Anyone who does not remain in me
will be thrown out like a branch and wither.
Jesus uses the image of the vine and the branches and says, “Abide in my love” remain attached to me, as the branch is attached to the vine. If we are joined to him, then we are able to bear fruit.
The branch cannot produce anything on it’s own. However, if it remains attached to the vine, it will receive life-sustaining sap, nourishment, strength, everything it needs.
Charles R. Swindoll
Jesus’ words lay claim to the metaphor for his followers’ relationship to the creation, without any recourse to any sort of human domination over it whatsoever: the true vine is the reality of right relationship—Creator, people, and creation taken together, for the sake of the fruitfulness of the creation.
The branch has but one object for which it exists, one purpose to which it is entirely given up.
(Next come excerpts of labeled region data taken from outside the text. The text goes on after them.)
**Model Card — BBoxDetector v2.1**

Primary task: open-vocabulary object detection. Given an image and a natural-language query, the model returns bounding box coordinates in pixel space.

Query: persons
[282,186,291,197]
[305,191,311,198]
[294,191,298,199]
That is, to bear the fruit the vine wishes to bring forth.
Craig T. Owens
He does not believe who does not live according to his belief.
A branch that is truly connected to the vine is secure and will never be removed. But one that only appears to be connected—one that has only a superficial connection—will be removed. If it does not have the life of the vine flowing through it, it will bear no fruit.
Grace to You
The duty of the branch is to cling to the vine.
A great deal of what passes for current Christianity consists in denouncing other people’s vices and faults.